Abdelhaï Bennani - There Starts The Future (Ayler, 2008) ****½
I had once heard Abdelhaï Bennani's "Ensounded" record, and qualified it maybe too fast as good but not more than that, but after listening to this performance, I may have to go back and revise my opinion. The trio conists of the leader on tenor, Benjamin Duboc on bass and Edward Perraud on drums. From the very beginning Bennani sets the scene by playing very intense, almost agonizing tones, in short bursts and wails, creating openness and tension at the same time. Duboc reacts well, both pizzi and arco, and Perraud joins with a very implicit rhythm, keeping the tempo yet playing assymmetrically, now on the toms, then on the cymbals, some rolls and a rimshot. The music hesitates, tries to move forward, perplexed and in full suprise, yet it moves on, and as a listener you would expect a moment of release, a moment when the thing explodes into unrestrained hitting, plucking and blowing. You can wait for nearly 30 minutes on that first track, but that release does not come, you stay in this little sound universe the trio has created for you : intense, open, hesitating, agonizing. That doesn't mean that nothing happens, quite on the contrary, the story they tell is an interesting and captivating one, there are variations, in Bennani's tone, in some sudden walking bass and tempo increase, but it just will not give that moment of release, before you know it, they're back in their small universe, as a trio, for a bass solo, for some powerfully subtle drum beats. The second track starts more uptempo, yet don't expect themes or patterns, Bennani keeps uttering his highly sensitive squeals, and then it evolves into slowness, with little sounds produced by the three instruments, apparently only there as boundaries for silence and open space, yet the slower they play, the less sounds you hear, the higher the intensity. You get the feeling that some huge thing is trying to get out, emotionally overpowering and potentially explosive, yet it doesn't, it's duly chained within this trio's sound universe, making the story even more compelling. And that's the amazing paradox of this trio : how free improvisation can create such a powerful feeling of confinement and restraint (whether deliberate or not). A great listening experience for those with open ears.
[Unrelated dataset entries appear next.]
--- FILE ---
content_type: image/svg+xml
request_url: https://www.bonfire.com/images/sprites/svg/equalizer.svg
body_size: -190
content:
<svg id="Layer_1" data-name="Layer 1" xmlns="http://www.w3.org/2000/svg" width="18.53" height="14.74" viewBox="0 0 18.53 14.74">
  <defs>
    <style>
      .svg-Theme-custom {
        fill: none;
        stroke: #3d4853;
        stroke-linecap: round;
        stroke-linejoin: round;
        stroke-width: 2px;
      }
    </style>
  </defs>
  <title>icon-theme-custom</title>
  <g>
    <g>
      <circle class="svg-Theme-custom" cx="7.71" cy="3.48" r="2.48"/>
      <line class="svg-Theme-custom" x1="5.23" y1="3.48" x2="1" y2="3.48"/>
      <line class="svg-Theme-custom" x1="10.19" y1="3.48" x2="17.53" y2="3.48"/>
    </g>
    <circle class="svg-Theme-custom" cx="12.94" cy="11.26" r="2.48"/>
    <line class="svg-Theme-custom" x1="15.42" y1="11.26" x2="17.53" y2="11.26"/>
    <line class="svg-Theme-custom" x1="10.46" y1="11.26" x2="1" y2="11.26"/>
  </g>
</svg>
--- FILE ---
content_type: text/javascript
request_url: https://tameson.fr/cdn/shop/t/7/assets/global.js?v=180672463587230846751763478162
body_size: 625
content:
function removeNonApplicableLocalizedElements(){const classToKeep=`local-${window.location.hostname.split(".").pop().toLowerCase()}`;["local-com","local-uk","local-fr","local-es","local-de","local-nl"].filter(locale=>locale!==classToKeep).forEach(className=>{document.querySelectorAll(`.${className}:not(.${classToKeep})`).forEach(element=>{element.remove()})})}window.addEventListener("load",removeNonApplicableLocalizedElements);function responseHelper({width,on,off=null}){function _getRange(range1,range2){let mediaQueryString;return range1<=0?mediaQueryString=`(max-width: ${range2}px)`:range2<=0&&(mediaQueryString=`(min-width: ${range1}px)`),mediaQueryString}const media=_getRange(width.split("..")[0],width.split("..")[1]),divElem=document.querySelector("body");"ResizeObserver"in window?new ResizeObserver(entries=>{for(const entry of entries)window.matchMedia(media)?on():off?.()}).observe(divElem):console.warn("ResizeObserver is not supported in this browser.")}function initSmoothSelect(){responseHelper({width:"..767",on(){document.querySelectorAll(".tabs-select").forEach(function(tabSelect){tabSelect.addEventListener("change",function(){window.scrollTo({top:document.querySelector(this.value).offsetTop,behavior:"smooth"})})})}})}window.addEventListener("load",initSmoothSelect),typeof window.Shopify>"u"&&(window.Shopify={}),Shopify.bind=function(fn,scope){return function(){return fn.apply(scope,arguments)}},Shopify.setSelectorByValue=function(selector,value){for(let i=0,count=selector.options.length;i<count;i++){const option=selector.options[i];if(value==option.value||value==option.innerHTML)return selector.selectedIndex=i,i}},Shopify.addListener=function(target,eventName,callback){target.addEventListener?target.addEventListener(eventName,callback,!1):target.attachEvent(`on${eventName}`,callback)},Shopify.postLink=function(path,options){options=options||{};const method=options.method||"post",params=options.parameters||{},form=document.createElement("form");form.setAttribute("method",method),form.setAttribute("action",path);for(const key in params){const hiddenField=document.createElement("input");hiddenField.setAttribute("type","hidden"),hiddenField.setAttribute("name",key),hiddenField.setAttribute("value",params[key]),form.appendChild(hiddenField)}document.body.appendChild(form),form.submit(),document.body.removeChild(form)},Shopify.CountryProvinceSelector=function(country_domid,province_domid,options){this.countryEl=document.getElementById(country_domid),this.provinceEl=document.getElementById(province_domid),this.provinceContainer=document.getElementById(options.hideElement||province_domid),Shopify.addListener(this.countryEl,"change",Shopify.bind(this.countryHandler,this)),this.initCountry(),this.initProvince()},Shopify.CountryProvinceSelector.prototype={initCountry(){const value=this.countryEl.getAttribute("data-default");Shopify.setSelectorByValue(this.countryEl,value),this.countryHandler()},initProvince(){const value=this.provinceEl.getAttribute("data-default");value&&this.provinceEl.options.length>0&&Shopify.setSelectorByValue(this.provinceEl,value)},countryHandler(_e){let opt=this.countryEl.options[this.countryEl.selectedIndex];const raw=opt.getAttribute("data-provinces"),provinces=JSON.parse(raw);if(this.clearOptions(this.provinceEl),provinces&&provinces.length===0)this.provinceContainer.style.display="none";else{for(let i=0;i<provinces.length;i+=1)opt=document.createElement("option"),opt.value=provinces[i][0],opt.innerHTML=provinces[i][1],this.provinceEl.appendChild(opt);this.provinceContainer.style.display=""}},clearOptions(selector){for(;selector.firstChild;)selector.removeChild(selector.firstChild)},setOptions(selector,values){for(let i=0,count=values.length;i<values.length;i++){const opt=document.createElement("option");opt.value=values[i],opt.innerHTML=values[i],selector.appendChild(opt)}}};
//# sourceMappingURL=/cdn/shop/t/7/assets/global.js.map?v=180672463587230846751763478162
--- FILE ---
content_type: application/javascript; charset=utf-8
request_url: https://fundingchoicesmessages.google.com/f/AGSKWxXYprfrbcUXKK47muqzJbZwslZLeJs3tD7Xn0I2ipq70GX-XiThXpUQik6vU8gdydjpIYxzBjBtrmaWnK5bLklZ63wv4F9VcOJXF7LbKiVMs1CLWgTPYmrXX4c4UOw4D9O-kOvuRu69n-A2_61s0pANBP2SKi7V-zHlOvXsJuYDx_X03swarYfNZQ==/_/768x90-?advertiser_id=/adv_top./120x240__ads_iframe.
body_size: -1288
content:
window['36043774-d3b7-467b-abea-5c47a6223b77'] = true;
Didier Lasserre Trio - Live At L'Atelier Tampon (Ayler Records, 2008) ***½
The second album brings us a trio consisting of Didier Lasserre on drums, Sylvain Guérineau on alto, Jean Rougier on bass and reed flutes. The performance is built up of four long tracks of free improvisations by these three excellent musicians. The music is warmer than Bennani's, more jazzy in its overall sound, yet as free as it gets. Yet despite the tracks are only half as long as on Bennani's, there is also a little less focus in the improvisations, despite the intensity and the adventurousness. The best track is 18 minute long "La Tregua", on which Guérineau's playing is quite emotional and the overall progress of the trio's interaction more coherent. The sound quality is not superb, it all sounds as if you're listening from a distance, but the enthusiasm of the small audience, their spontaneous reactions and applause make up for it. A nice performance.